Without this change, XRay for ARM doesn't get cross-compiled from Windows to ARM-Linux .

================
Comment at: lib/xray/xray_arm.cc:28-31
@@ +27,6 @@
+
+static const uint32_t cOpcPush_r0_lr = 0xE92D4001;
+static const uint32_t cOpcBlx_ip = 0xE12FFF3C;
+static const uint32_t cOpcPop_r0_lr = 0xE8BD4001;
+static const uint32_t cOpcB20 = 0xEA000005;
+
----------------
dberris wrote:
> The Coding Standards seem to require that variables be camel case starting with a capital letter.
> 
> http://llvm.org/docs/CodingStandards.html#name-types-functions-variables-and-enumerators-properly
Changing to an enum. Isn't it better to leave the register parameters of instructions separated by underscore, rather than making a name like `PO_PushR0Lr` ?

================
Comment at: lib/xray/xray_arm.cc:109
@@ +108,3 @@
+        reinterpret_cast<std::atomic<uint32_t> *>(FirstAddress), cOpcPush_r0_lr,
+        std::memory_order_release);
+  } else {
----------------
dberris wrote:
> On ARM, does `std::memory_order_release` turn into writes that have fences after to ensure they're visible? Or am I confusing ARM for an architecture that only has relaxed memory order semantics?
`std::memory_order_release` should do what the standard requires. on any compiler and CPU, unless there is a bug in them. Indeed, x86_64 is strongly ordered, so for the CPU `std::memory_order_relaxed` is always sufficient (but not for the compiler: it may reorder).
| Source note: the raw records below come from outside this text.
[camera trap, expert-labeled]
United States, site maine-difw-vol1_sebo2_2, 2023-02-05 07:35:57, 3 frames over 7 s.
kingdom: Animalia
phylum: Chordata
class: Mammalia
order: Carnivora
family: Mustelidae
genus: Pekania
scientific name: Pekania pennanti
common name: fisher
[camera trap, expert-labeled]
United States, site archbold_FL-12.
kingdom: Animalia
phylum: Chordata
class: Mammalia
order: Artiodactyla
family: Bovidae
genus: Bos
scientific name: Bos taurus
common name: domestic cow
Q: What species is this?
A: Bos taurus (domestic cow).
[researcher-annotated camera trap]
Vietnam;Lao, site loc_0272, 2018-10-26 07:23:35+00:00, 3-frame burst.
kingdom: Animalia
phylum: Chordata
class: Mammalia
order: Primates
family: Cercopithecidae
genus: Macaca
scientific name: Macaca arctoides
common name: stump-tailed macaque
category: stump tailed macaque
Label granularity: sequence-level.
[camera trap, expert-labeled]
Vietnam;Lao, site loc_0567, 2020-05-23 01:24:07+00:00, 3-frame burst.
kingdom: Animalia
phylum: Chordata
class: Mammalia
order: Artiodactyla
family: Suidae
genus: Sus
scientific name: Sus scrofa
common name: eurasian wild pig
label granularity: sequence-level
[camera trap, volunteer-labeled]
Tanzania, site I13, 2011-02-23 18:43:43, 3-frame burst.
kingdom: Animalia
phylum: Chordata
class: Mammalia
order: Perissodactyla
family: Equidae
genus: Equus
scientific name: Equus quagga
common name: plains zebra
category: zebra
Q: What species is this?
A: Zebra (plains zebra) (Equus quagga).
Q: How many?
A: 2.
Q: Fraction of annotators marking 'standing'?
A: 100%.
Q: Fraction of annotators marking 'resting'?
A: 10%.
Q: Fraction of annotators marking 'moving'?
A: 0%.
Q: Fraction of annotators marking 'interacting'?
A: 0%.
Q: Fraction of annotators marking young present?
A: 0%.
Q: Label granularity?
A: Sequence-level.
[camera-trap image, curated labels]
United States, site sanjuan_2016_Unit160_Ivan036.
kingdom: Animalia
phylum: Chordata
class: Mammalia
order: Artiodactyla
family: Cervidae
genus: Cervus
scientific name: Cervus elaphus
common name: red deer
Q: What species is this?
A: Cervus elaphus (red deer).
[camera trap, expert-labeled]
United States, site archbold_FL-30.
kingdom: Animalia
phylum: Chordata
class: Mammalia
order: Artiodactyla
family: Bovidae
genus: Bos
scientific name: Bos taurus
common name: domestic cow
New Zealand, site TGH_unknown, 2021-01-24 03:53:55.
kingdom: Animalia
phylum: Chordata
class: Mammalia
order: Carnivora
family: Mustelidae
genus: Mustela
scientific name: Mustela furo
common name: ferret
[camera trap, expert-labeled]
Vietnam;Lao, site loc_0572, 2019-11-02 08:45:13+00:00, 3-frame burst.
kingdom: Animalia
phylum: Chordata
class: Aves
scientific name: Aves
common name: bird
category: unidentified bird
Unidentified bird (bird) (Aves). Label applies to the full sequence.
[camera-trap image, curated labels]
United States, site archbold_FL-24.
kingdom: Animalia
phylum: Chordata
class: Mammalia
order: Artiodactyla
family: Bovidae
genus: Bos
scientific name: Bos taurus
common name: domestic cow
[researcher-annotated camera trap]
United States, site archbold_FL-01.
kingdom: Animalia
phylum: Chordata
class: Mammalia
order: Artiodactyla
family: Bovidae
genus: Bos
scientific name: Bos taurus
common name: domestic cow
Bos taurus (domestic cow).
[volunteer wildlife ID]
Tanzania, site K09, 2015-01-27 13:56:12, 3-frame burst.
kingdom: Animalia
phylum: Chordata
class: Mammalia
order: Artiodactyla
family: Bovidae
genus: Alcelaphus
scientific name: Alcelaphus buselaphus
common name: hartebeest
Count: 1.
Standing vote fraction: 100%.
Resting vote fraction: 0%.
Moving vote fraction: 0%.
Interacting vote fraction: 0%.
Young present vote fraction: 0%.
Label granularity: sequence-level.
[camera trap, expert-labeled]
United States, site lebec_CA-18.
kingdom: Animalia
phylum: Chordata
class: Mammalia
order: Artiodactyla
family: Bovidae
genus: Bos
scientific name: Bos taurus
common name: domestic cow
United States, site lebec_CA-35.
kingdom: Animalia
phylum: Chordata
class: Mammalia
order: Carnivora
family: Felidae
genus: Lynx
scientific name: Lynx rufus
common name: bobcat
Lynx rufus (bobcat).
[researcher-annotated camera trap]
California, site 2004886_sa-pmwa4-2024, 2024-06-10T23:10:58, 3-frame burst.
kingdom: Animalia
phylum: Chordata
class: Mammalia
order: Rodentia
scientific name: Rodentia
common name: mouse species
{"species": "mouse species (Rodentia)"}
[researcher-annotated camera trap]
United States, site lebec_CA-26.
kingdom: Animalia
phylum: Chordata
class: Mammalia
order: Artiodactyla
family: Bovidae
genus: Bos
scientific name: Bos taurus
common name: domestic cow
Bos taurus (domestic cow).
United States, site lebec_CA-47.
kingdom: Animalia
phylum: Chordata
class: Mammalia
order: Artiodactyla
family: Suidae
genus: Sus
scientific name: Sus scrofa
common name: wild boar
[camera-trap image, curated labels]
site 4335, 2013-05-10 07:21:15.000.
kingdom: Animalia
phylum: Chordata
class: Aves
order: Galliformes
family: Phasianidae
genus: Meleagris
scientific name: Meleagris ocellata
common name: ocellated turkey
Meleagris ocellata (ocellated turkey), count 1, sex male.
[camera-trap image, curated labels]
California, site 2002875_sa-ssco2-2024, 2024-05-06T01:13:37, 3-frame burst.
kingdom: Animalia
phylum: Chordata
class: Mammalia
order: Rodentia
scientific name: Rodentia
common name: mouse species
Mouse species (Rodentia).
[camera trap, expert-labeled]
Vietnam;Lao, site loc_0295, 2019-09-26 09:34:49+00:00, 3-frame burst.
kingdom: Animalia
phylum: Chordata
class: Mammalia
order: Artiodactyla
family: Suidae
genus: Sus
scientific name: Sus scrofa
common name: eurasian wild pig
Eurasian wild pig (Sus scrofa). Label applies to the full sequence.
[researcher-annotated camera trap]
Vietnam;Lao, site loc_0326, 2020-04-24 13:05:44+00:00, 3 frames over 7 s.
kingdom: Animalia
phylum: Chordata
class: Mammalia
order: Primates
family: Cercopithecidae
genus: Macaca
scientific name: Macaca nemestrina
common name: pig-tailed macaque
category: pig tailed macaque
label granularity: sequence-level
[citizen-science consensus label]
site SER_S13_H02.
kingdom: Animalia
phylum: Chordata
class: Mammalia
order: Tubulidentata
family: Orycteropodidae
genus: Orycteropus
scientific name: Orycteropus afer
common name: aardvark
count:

However, ARM is weakly ordered, so at least `std::memory_order_release` is required here. From http://en.cppreference.com/w/cpp/atomic/memory_order : "All writes in the current thread are visible in other threads that acquire the same atomic variable..." . There is a problem that we cannot force the CPU on the other cores to perform an acquire operation fetching instructions. However, ARM CPU always fetches the instruction at `pc+8`, decodes the instruction at `pc+4` and executes the instruction at `pc` (program counter register). So as far as I know there is no reordering problem here. However, during unpatching we cannot fill the 6 tail instructions with NOPs (and I think, the same applies to x86/x86_64), because concurrent core may have already fetched the first instruction on the patch and therefore relies that the rest of instructions in the patch are correct.

================
Comment at: lib/xray/xray_interface.cc:30
@@ +29,3 @@
+#if defined(__x86_64__)
+  // FIXME: The actual length is 11 bytes. Why was length 12 passed to mprotect() ?
+  static const int16_t cSledLength = 12;
----------------
dberris wrote:
> Good question. I may have miscounted. We can fix that later, once this lands (or if you can change and test to make sure it doesn't break, I'm fine with it).
It may break, again, something to do with alignment, you may even need to increase mprotect length to 18 bytes. There may be a chance that when writing the last byte of 11-byte sled, the CPU may need to access a separate 64-bit word in memory. I don't know whether it will get permission denied in case only the first byte of this word is writeable and the other 7 bytes are write-protected.


https://reviews.llvm.org/D23933